Physiological adaptions to strength, speed, power Flashcards
List the primary neurological adaptations to strength training?
- improved synchronization and improvement
- increased firing frequency
- decreased autogenic inhibition
- reduced co-activation (agonist and antagonist fired simultaneously)
- cross education training effects: contralateral increase in limb strength
- post-activation potentiation (PAP)
What are the primary muscular adaptations to strength training?
- microdamage: microtears from being under tension
- intracellular signalling: mechanical stretch and force on the muscle stimulates a cascade of events that signal protein synthesis -> hypertrophy
- Hypertrophy: increase CSA
- possible hyperplasia (increase number of cells)
- changes to connective tissue: increased ligament strength and tendon stiffness
- changes in pennation angles
What is post-activation potentiation and how is it used?
- phenomena where a muscles recent contractile history affects its current performance
- small sets of dynamic movement prior to exercise effort (power) e.g. squats to box jump
- caused by:
- increased sensitivity of actin-myosin to Ca2+
- increased synaptic excitation within the spinal cord that allows for increased post-synaptic potentials = greater force development.
What is the intracellular signalling pathway adaptation to strength training?
- resistance training
- muscle stretch increase
- increase in insulin growth factor 1
- increase in Akt (protein kinase)
- increase in mTOR (mammalian target of rapamycin)
- protein synthesis
- muscle hypertrophy
Changes to the anaerobic energy system with strength training?
- no changes to enzymes
- no change to ATP + PCr storage
- possible increase on glycogen stores in muscle
Cardiac adaptations to strength training?
- cardiac hypertrophy
- LV wall, IV septum and IV mass due to increased blood pressure
- concentric hypertrophy
- may be due to steroid use or in proportion to muscle mass
Detail the process of muscular hypertrophy
- What occurs?
- What’s important?
- increase in CSA due to an increase in actin and myosin filaments
- more sarcomeres are laid down
- increase number of sarcomeres leads to increased number of possible cross-bridges = increased forces
- satellite cells proliferate leading to increased myonuclei servicing each fibre
- = increased protein synthesis
- protein synthesis must outpace breakdown to make a size difference
When does hypertrophy occur?
- detectable 3 weeks after training
- occurs with strength/resistance training
- rapid at the start then a gradual process
Explain the concept of the concurrent training effect
- what is it?
- why does it occur?
When endurance training is added to strength training; strength is less developed and the rate of force development is compromised.
Proposed reasons:
- neural adaptations conflicted
- conflicting fibre type adaptations
- interference with protein synthesis pathways required for hypertrophy
Describe the relationship between power and strength
Power is the rapid application of strength.
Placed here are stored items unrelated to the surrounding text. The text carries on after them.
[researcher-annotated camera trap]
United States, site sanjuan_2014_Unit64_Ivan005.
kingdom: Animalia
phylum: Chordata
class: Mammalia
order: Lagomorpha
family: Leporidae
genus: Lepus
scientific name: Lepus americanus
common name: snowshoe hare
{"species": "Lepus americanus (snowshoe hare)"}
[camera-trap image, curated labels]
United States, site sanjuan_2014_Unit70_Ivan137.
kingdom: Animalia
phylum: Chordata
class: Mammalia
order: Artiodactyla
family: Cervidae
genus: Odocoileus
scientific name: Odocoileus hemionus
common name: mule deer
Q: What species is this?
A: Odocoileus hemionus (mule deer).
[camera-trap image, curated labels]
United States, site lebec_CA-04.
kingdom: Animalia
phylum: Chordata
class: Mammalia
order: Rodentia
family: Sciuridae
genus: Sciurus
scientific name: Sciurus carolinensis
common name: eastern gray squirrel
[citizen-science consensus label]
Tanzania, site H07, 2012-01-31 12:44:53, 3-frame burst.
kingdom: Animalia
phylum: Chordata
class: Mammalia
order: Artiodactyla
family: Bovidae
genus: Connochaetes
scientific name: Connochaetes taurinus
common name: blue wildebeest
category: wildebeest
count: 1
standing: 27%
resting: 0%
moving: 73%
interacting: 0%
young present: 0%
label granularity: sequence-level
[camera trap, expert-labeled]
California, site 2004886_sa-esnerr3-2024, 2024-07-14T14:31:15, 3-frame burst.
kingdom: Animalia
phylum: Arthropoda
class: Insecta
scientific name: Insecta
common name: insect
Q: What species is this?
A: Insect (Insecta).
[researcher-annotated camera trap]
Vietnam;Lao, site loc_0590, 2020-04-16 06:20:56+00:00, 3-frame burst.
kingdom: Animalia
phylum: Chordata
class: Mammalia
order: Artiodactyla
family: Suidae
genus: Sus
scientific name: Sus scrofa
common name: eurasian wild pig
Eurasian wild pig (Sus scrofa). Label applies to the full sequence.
Strength is needed prior to power development training.
Describe how strength, power and speed are related
- Speed is the application of strength, power and anaerobic energy system adaptations
- optimal development of each factor is required for speed performance
What is speed assisted training and its purpose?
e.g. overspeed training
= neuromuscular and cadence development
- cadence relies on the motor control system keeping up with the speed of movement
What is speed resisted training and its purpose?
added resistance to movement e.g parachutes
= power development
What is chronic hypertrophy?
increase in muscle size that occurs with regular training.
Generally involves an increased size of muscle fibres CSA and an increase in the whole muscle size.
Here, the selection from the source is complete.